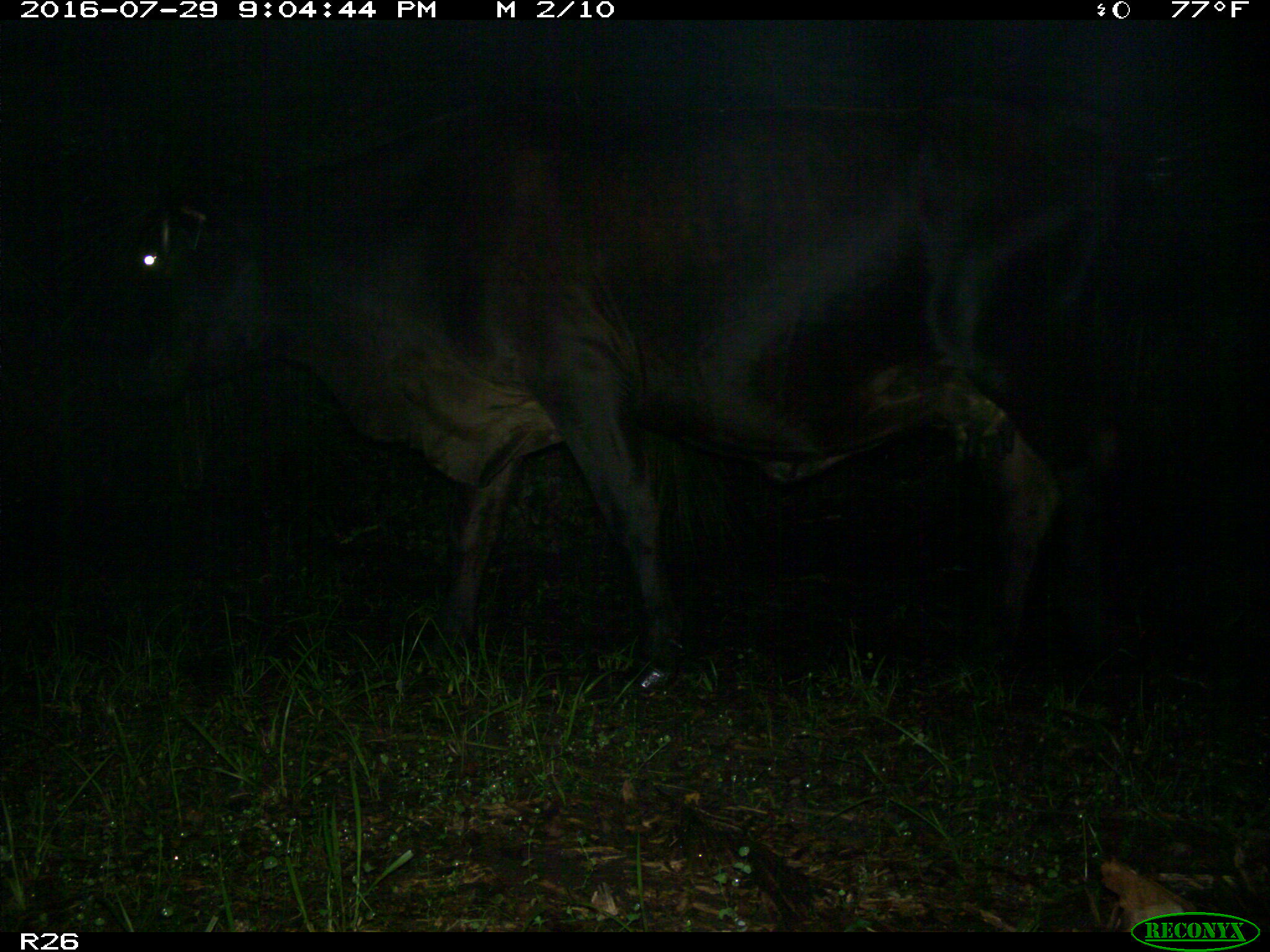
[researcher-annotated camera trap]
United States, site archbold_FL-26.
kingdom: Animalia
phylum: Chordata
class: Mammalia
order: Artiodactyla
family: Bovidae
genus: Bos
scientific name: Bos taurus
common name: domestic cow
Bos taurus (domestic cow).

::::

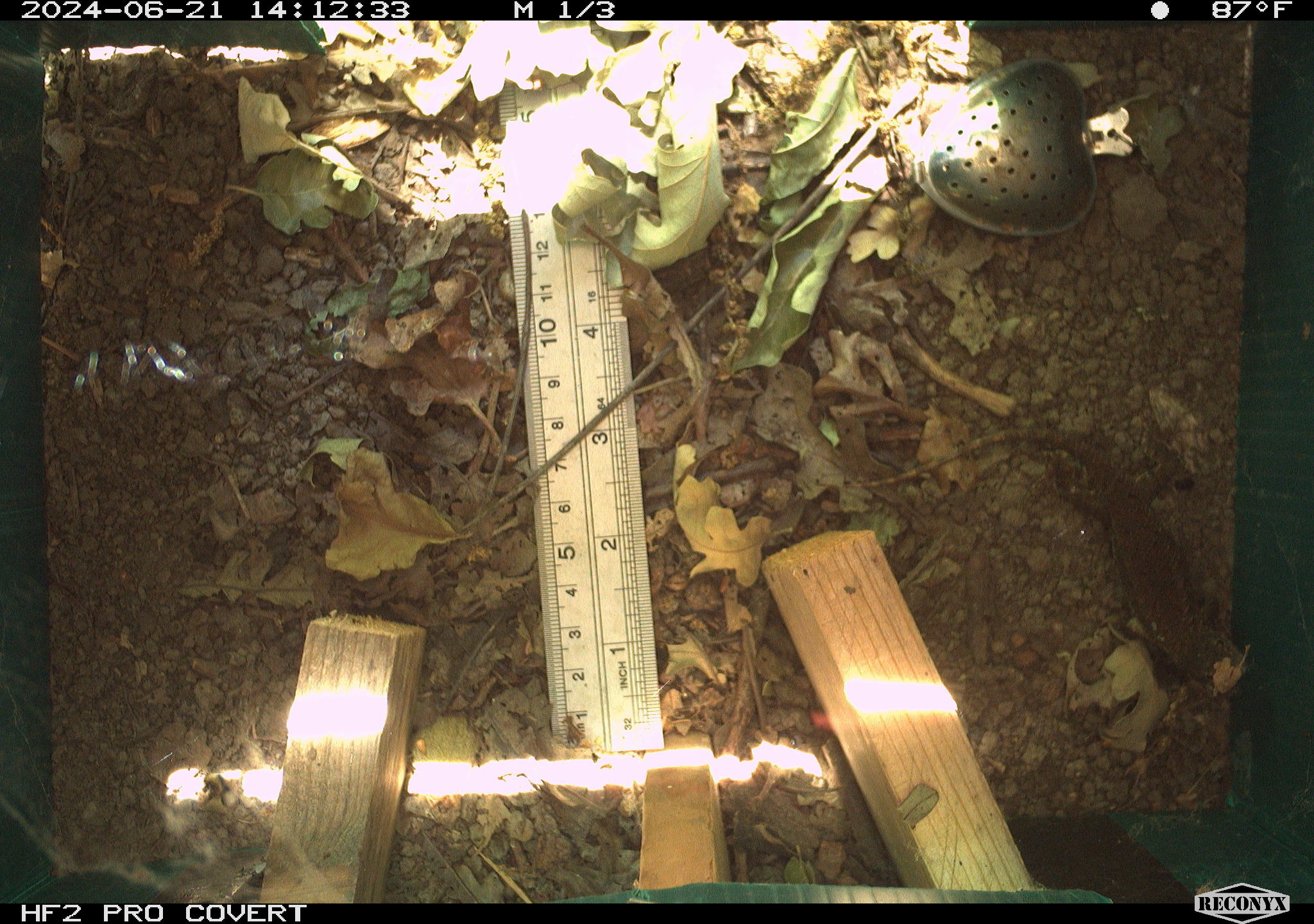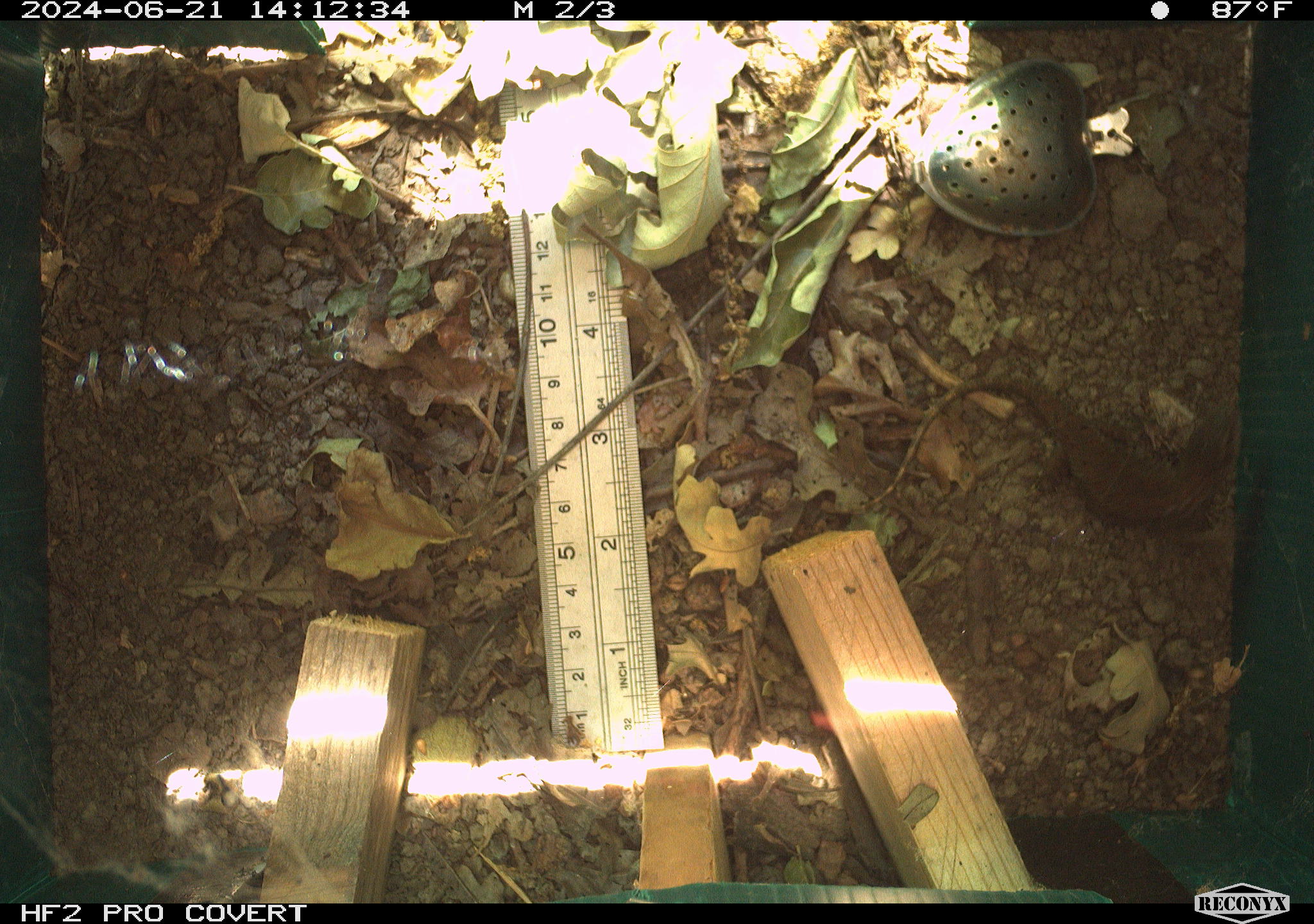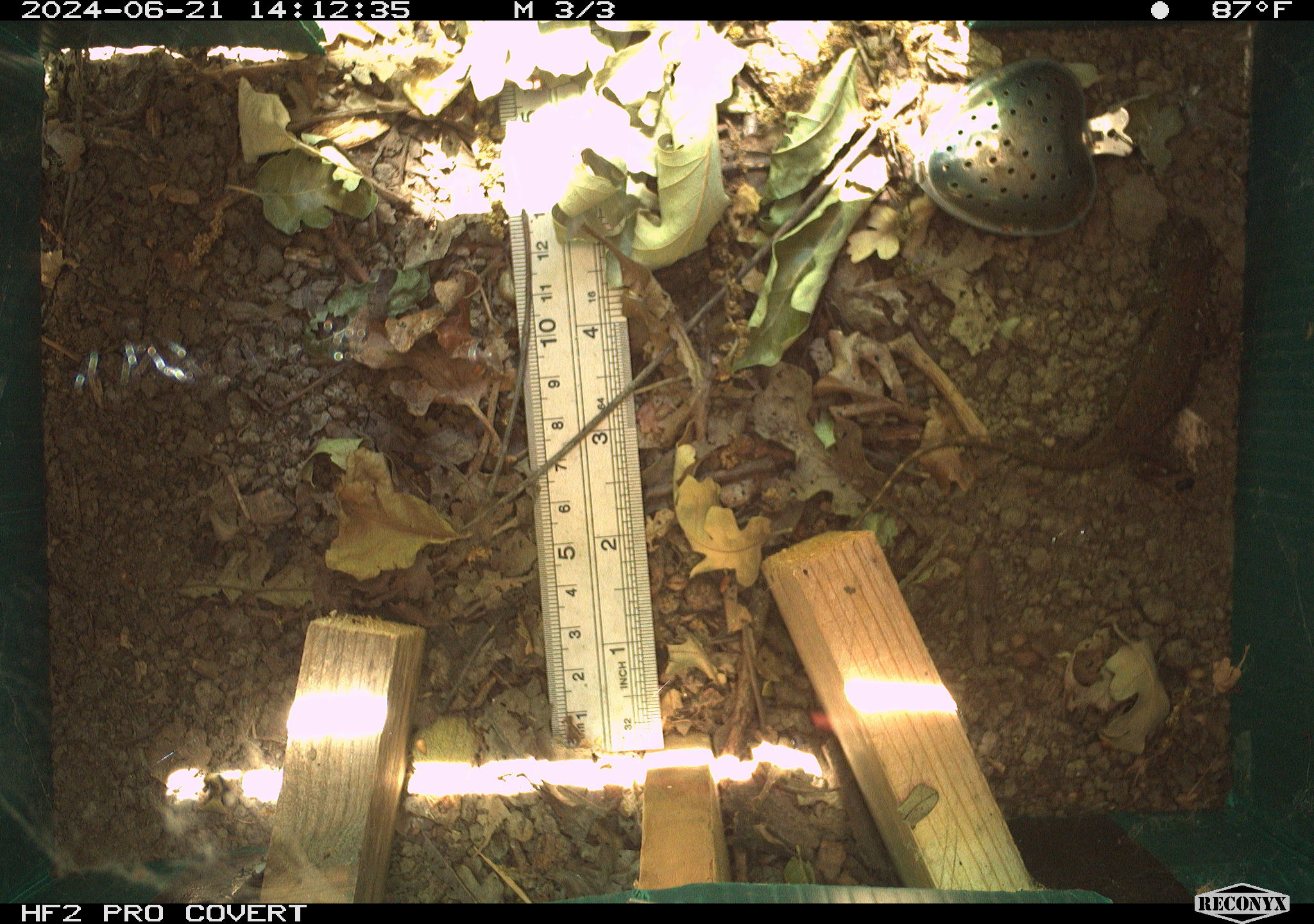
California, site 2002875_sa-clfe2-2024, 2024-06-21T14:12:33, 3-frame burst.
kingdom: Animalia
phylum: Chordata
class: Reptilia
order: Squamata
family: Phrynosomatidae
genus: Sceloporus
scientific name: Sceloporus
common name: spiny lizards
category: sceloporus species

::::

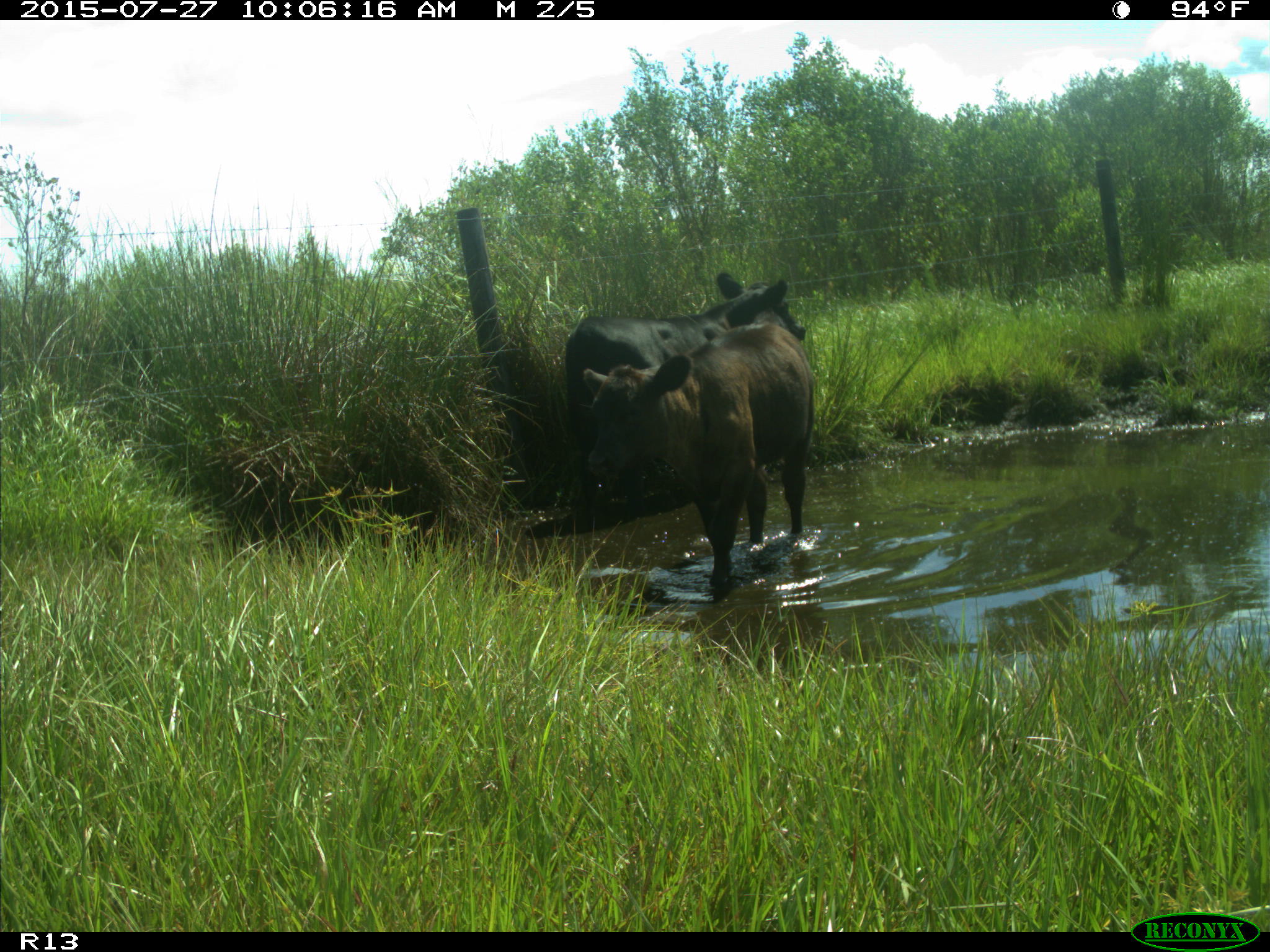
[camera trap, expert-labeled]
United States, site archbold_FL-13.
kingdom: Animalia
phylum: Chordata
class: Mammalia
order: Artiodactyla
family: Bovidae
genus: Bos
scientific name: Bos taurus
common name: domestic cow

::::

» **Activity**:
Check each line above for the word "camera" and copy the ones that have it.

» **Problem solution**:
[researcher-annotated camera trap]
[camera trap, expert-labeled]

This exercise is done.